Set of tasks
• A. Please retype a part of the Sativex news item below exactly, beginning at the words "The All Wales" and stopping after the words "to the therapy.".
• B. Decide whether each statement agrees with the Sativex news item below, answering yes or no and quoting the deciding words from it. (i) The All Wales Medicines Strategy Group is the first national assessment body to recommend Sativex for NHS use. (ii) Sativex is recommended for adults with mild MS spasticity. (iii) Sativex is a tablet.
• C. Answer these questions from the Sativex news item below.
(i) What date is given for the item?
(ii) Which company's spray is Sativex?
(iii) Which body recommended Sativex for NHS use?

Source passage
+ + +

MS patients in Wales win access to Bayer’s Sativex

by | 18th Aug 2014 | News

Patients in Wales with multiple sclerosis will be the first in the UK to get ‘routine’ access to Bayer Healthcare’s cannabis-based spray Sativex (delta-9-tetrahydrocannabinol/cannabidiol) on the National Health Service, after cost regulators approved its use for treating spasticity linked with the illness.

Patients in Wales with multiple sclerosis will be the first in the UK to get ‘routine’ access to Bayer Healthcare’s cannabis-based spray Sativex (delta-9-tetrahydrocannabinol/cannabidiol) on the National Health Service, after cost regulators approved its use for treating spasticity linked with the illness.

The All Wales Medicines Strategy Group is the first national assessment body to recommend Sativex for NHS use, as an option for improving symptoms in adults with moderate to severe MS spasticity who have failed to respond to other anti-spasticity drugs and who respond quickly to the therapy.

+ + +

Dataset excerpt
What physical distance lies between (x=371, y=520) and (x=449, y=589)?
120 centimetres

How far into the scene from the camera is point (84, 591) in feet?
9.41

+ + +

Responses for each task
• A.
The All Wales Medicines Strategy Group is the first national assessment body to recommend Sativex for NHS use, as an option for improving symptoms in adults with moderate to severe MS spasticity who have failed to respond to other anti-spasticity drugs and who respond quickly to the therapy.

• B.
(i) Yes: "is the first national assessment body to recommend Sativex for NHS use"
(ii) No: "adults with moderate to severe MS spasticity"
(iii) No: "cannabis-based spray"

• C.
(i) 18th Aug 2014
(ii) Bayer Healthcare
(iii) The All Wales Medicines Strategy Group